QL has been very close with most (fairly normal) bottleneck cartridges that I've tested.
With .30-30 and 6x45mm, in particular, QL's predicted velocities have been dead-on. The statement applies across the board, but I've had one specific load for each of those where QL's predictions for each powder charge increment were within 5 fps of each 5-shot string's average.
It has also been fairly close with popular handgun cartridges. Often within 20 fps for popular powders.
But, it doesn't really know what to do when a person starts drawing too far outside the lines.
.458 SOCOM, for example, is pretty much always off by at least 20%. QL will greatly overestimate the powder charge necessary to reach max pressure, while simultaneously underestimating the achievable velocity. (Meaning it's spitting out a max load that's actually 20% or more over the real-world max charge, while suggesting a velocity that's actually slower than the real-world max velocity.)

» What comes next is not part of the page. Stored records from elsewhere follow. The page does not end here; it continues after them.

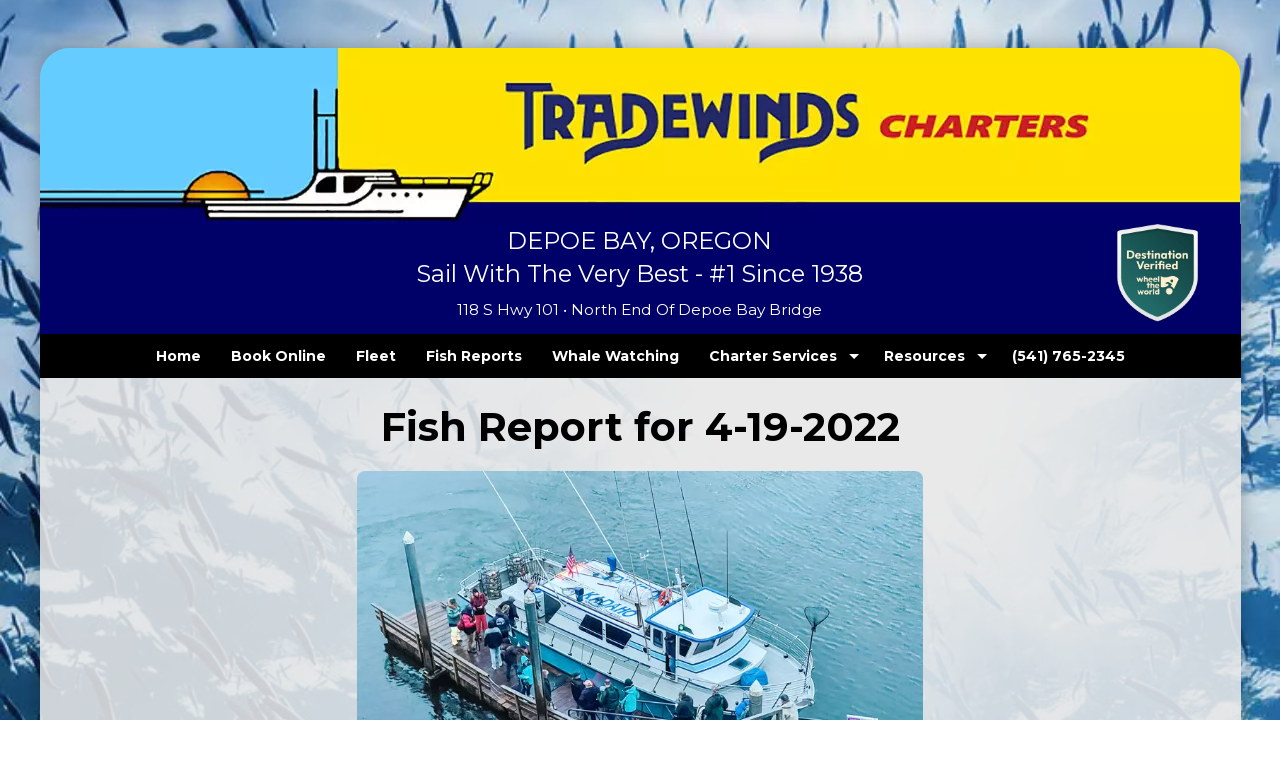

--- FILE ---
content_type: application/javascript
request_url: https://www.tradewindscharters.com/js/script.min.js
body_size: 477
content:
(function(a){a(document).ready(function(){a(".photo2wrapper").each(function(){if(!a(this).find("img").length){a(this).remove()}});a("photo").each(function(){var b=a(this);var c=b.data("photo-id");a(".report-photo-gallery[data-photo-id="+c+"]").remove();if(c){a.getJSON("https://media.fishreports.com/json/photo.php?photo_id="+c,function(d){if(d.hasOwnProperty("scalar")&&!d.scalar){return true}$wrapper=a("<div />").addClass("photo2wrapper");$img=a("<img>").attr("src",d.url).addClass("img-responsive rounded");$img.appendTo($wrapper);if(d.fish_species){$wrapper.append("<div class='photo2comments'>"+d.fish_species+"</div>")}if(d.comments){$wrapper.append("<div class='photo2comments'>"+d.comments+"</div>")}if(d.photo_credit){$wrapper.append("<div class='photo2credits'>Photo Credit: "+d.photo_credit+"</div>")}if(d.type=="float-left"){$wrapper.addClass("photo-left")}if(d.type=="float-right"){$wrapper.addClass("photo-right")}b.append($wrapper)})}});if(!a(".report-photo-gallery").length){a(".report-photo-gallery-header").remove()}})})(jQuery);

Some people have been able to fudge case capacity (faking it as lower capacity) and tweak the variables enough to get powder charges to be within 5% or so for a single powder, within a narrow weight range of similar bullets. But, change powders or go from a 300 gr HP to a 405 gr RN, and one must start the process over. ...And velocity predictions are always wrong. I don't know anyone that has gotten QL to correctly predict velocities for .458 SOCOM.
.444 Marlin isn't much different. QL is much closer than with .458 SOCOM, but the predictions are usually still off the mark enough that an experienced reloader can see the prediction as bad, at first glance.
But, as others have said: When used within its capabilities ('normal' bottleneck cartridges), the only real fault is usually bad user input or a bad parameter in the database that the user didn't notice.
Garbage in. Garbage out.
When you select a bullet, check the dimensions, seating depth, etc. Some of the entries in the QL libraries are wrong.